Les trois handicaps de Barack Obama

Après avoir emporté brillamment les primaires démocrates, Barack Obama est rejoint, voire dépassé, dans les sondages par le candidat républicain John McCain. La convention démocrate qui s’est ouverte à Denver (Colorado) lundi 25 août va lui donner l’occasion de rebondir. Traditionnellement, les conventions des grands partis américains sont des grands messes qui apportent quelques points à la popularité des candidats. Il en ira ainsi pour Barack Obama comme pour McCain dans quelques semaines, avec la convention républicaine. Le sénateur de l’Illinois pourrait reprendre un avantage très provisoire sur son adversaire républicain.

Orateur brillant, personnage charismatique, Obama souffre de trois handicaps. Le premier est justement ce brio qui séduit les foules de supporteurs mais n’attire pas nécessairement les électeurs. Son aisance, une certaine forme de nonchalance, le font passer pour élitiste même si sa biographie dément cette réputation. Les réflexions qu’il a laissé percer presque en privé sur ces classes moyennes attirées par les armes et la bière pour compenser un certain déclin social, ont au contraire renforcé cette impression. Sa tournée à l’étranger, qui a été un succès du point de vue de ses hôtes et de la foule qui l’accueilli à Berlin, ne lui a pas apporté de voix supplémentaires. L’Américain moyen est plus préoccupé par le prix de l’essence que par les questions géopolitiques. Parlant d’Antoine Pinay, le père du nouveau franc en 1960, Edouard Herriot remarquait : « cet homme est malin, il s’est fait une tête d’électeur. » Barack Obama doit aussi se faire une tête d’électeur américain.

Le deuxième handicap a trait à la race. Une majorité d’Américains est-elle prête à voter pour un président noir ou métis ? La réponse n’est pas évidente. Le politiquement correct veut qu’elle soit positive. Des sondages ont montré que, pour beaucoup d’électeurs, la race était moins importante que l’âge. Autrement dit, une majorité était plus facilement disposée à voter pour un Noir que pour un candidat âgé, pour Obama, plutôt que pour McCain qui a 72 ans. Est-ce parce que ça ne se fait pas d’affirmer le contraire ? Dans les régions où il n’y a pas de Noirs, cette majorité en faveur d’Obama est plus forte que là où la population est plus mêlée. Les primaires ont cependant montré que, pour la première fois et certainement à cause de la candidature d’Obama, plus de Noirs s’étaient inscrits sur les listes électorales et avaient voté.
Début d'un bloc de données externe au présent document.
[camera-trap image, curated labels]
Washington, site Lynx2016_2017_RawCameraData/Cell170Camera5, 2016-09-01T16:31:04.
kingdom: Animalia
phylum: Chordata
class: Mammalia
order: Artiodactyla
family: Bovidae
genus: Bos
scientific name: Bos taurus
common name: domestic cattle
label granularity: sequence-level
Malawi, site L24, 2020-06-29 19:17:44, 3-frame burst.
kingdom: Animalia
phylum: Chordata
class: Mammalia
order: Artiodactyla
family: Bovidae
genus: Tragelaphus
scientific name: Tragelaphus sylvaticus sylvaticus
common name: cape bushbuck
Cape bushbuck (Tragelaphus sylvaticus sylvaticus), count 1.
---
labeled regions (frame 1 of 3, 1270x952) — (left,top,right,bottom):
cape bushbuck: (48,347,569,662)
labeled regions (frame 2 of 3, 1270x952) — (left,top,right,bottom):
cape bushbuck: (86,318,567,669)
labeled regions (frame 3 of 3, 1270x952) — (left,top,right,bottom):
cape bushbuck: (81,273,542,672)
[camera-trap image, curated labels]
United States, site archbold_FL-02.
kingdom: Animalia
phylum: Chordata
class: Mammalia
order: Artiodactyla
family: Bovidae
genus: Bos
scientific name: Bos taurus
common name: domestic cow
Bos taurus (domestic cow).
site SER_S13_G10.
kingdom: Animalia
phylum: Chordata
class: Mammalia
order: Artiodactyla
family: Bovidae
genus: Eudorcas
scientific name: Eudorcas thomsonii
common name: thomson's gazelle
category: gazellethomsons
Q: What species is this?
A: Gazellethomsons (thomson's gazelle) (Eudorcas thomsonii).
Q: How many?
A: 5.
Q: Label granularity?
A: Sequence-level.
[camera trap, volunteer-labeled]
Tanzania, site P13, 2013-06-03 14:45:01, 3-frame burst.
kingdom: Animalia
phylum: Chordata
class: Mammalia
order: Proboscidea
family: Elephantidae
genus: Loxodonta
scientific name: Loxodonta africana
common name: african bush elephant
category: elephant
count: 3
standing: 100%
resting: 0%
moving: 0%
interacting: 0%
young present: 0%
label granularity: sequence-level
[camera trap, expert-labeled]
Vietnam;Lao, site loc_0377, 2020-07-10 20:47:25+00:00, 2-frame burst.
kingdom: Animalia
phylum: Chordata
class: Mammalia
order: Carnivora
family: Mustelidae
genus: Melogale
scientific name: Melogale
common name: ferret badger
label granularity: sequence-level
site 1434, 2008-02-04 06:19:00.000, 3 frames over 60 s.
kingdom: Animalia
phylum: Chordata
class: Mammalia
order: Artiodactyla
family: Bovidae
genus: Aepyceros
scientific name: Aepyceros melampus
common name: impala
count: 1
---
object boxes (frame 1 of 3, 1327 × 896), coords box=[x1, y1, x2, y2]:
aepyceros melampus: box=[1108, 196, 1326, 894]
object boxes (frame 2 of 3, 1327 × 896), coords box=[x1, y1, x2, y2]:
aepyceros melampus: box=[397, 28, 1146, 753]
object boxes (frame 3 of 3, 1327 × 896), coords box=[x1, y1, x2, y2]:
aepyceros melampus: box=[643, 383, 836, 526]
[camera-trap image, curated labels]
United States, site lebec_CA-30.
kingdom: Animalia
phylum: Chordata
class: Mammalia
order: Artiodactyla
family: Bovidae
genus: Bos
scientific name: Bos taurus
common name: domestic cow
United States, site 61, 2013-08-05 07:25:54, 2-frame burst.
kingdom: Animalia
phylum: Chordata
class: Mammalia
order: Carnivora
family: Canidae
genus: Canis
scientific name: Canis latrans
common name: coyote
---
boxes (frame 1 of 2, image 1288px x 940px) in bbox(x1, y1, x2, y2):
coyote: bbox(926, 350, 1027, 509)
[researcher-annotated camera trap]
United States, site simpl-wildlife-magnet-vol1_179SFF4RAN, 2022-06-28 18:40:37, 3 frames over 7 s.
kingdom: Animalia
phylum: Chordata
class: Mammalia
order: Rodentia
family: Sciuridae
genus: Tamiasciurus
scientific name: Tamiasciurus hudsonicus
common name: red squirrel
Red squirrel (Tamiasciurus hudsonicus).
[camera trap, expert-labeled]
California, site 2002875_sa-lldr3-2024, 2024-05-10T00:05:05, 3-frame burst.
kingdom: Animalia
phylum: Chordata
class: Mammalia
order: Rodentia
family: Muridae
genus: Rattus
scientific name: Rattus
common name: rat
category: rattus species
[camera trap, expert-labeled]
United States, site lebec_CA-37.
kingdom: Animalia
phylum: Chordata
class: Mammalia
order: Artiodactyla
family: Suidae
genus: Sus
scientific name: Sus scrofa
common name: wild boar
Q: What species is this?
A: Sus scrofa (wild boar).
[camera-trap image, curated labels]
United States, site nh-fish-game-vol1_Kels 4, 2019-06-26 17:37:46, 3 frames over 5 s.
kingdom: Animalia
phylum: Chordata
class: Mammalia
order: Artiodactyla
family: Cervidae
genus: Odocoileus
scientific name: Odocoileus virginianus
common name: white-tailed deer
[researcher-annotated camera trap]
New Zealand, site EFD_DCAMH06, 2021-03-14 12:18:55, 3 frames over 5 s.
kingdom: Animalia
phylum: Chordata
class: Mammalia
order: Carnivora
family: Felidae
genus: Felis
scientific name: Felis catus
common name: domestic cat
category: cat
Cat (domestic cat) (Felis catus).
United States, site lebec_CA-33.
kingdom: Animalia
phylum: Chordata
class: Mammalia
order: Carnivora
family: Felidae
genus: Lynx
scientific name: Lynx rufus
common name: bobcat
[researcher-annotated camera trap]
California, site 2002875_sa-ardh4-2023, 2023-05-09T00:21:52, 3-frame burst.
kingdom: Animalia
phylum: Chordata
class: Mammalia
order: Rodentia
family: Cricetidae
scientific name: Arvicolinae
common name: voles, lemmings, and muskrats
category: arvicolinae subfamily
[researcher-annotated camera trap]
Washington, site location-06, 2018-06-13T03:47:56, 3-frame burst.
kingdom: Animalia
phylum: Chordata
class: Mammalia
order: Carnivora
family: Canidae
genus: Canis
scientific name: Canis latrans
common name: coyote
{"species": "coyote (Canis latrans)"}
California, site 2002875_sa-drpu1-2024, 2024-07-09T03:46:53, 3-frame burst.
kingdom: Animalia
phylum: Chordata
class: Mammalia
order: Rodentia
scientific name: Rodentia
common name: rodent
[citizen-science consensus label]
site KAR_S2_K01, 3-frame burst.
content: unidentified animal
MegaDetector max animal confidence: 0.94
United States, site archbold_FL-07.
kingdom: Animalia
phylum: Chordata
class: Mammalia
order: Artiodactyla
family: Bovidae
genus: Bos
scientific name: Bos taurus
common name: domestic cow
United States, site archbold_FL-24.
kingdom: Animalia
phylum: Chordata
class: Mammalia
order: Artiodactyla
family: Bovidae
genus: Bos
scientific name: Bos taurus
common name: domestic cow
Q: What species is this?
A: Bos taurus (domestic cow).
Une des clés du scrutin du 4 novembre est de savoir qu’ils seront assez nombreux pour compenser les éventuelles défections chez les électeurs démocrates blancs.

Enfin, le troisième handicap tient à l’absence supposée d’expérience internationale du sénateur de l’Illinois. Il est président de la Sous-commission des affaires européennes au Sénat mais il ne l’a encore réuni que trois fois pour valider des nominations d’ambassadeurs. Sa tournée en Israël et en Europe avait pour but de montrer que non seulement il n’était pas un inconnu à l’étranger mais que la politique extérieure ne lui était pas… étrangère. Le regain de tension internationale, après la guerre russo-géorgienne, sert son adversaire. John McCain peut se prévaloir non seulement son courage pendant la guerre du Vietnam mais d’une longue fréquentation des milieux stratégiques américains et européens. Un des ses collaborateurs avait vendu la mèche au début de la campagne : un acte terroriste, avait-il dit en substance, serait favorable à McCain. Il avait été rappelé à l’ordre mais n’en avait pas moins dit une vérité. Si ce n’est pas le terrorisme, c’est le parfum actuel de "guerre froide" qui peut servir le candidat républicain. Avant même les hostilités dans le Caucase, McCain avait appelé à exclure la Russie du G8.

Le choix du sénateur Joe Biden, comme candidat à la vice-présidence vise de la part de Barack Obama à lutter contre ce handicap. Le sénateur du Delaware, président de la Commission des affaires étrangères du Sénat, a l’expérience internationale qui manque à son collègue de l’Illinois. Les candidats démocrates à la présidence et à la vice-présidence se complètent ainsi très bien. Toutefois, ce choix est à double tranchant. Il comble un vide et en même temps il souligne ce besoin pour Obama de s’entourer de gens lui apportant ce qui lui manque.

Il lui reste deux mois pour surmonter ces trois handicaps.